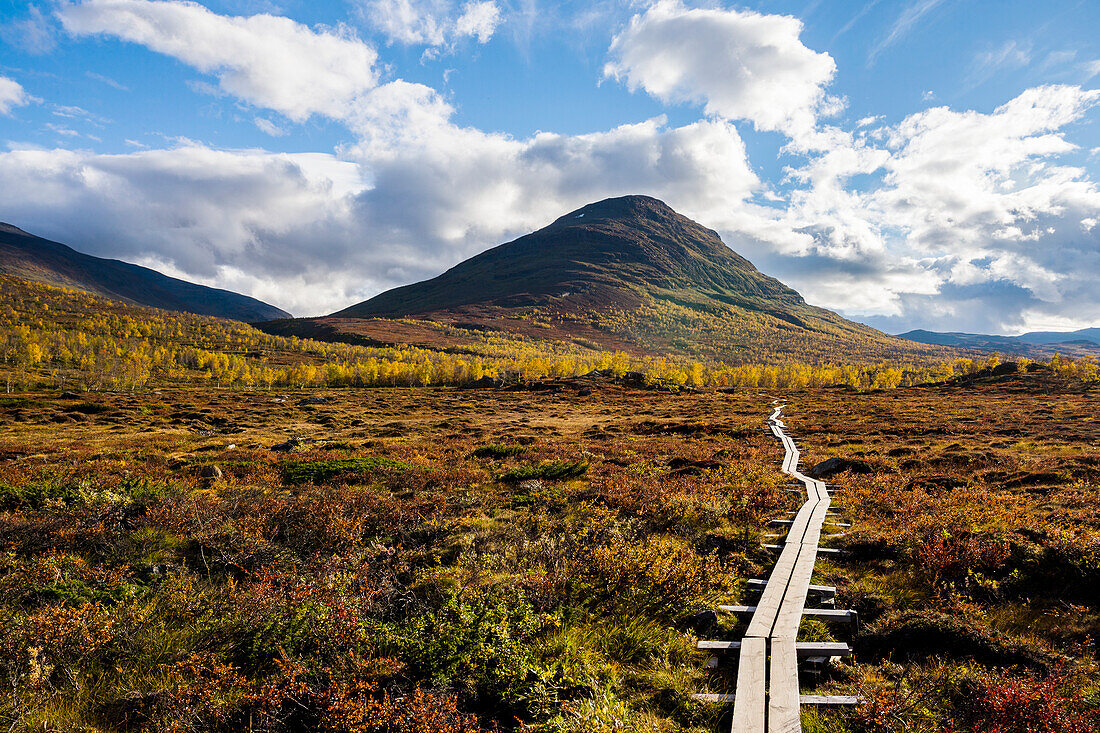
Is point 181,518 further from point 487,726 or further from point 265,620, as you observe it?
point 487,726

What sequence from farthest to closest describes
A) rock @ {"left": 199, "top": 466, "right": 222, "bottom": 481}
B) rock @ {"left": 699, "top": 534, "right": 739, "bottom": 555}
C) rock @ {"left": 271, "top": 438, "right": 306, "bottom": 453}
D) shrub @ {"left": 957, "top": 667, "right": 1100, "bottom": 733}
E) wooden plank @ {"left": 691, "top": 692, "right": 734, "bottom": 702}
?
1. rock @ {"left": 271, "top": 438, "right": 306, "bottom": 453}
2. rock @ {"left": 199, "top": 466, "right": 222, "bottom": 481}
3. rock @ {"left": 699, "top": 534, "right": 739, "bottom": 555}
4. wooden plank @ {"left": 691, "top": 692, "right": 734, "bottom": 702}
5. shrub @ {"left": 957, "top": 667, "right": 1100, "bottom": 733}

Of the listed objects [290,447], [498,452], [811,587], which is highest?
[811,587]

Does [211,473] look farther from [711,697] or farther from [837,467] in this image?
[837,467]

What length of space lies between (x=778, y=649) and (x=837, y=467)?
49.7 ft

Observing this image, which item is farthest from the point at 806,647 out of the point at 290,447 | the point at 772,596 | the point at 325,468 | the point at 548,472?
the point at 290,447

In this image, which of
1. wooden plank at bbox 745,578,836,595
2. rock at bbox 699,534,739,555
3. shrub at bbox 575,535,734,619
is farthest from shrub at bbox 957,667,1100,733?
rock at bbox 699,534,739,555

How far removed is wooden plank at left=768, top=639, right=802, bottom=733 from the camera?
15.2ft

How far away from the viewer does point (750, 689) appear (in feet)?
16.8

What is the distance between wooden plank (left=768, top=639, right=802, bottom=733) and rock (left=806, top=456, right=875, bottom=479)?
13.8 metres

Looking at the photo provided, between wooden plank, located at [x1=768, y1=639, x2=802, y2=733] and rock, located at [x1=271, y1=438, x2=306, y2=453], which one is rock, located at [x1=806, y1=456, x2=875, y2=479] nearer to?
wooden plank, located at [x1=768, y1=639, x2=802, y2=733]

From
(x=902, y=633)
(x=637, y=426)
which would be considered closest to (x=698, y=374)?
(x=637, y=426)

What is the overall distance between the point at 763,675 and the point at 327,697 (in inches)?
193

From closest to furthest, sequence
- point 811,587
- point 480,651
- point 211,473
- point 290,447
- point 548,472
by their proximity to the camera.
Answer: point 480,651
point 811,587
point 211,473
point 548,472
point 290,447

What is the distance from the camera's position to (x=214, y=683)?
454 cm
+===+
Rewrite the lines as a two-column CSV with the columns "request" and "answer", one row for each request, starting with the line with "How far away" and going on through the line with "13.8 metres". Put each request and each answer in a single quoted field, with any line breaks replaced by spaces.

request,answer
"How far away from the viewer does point (750, 689) appear (in feet)?","16.8"
"What is the distance between wooden plank (left=768, top=639, right=802, bottom=733) and rock (left=806, top=456, right=875, bottom=479)?","13.8 metres"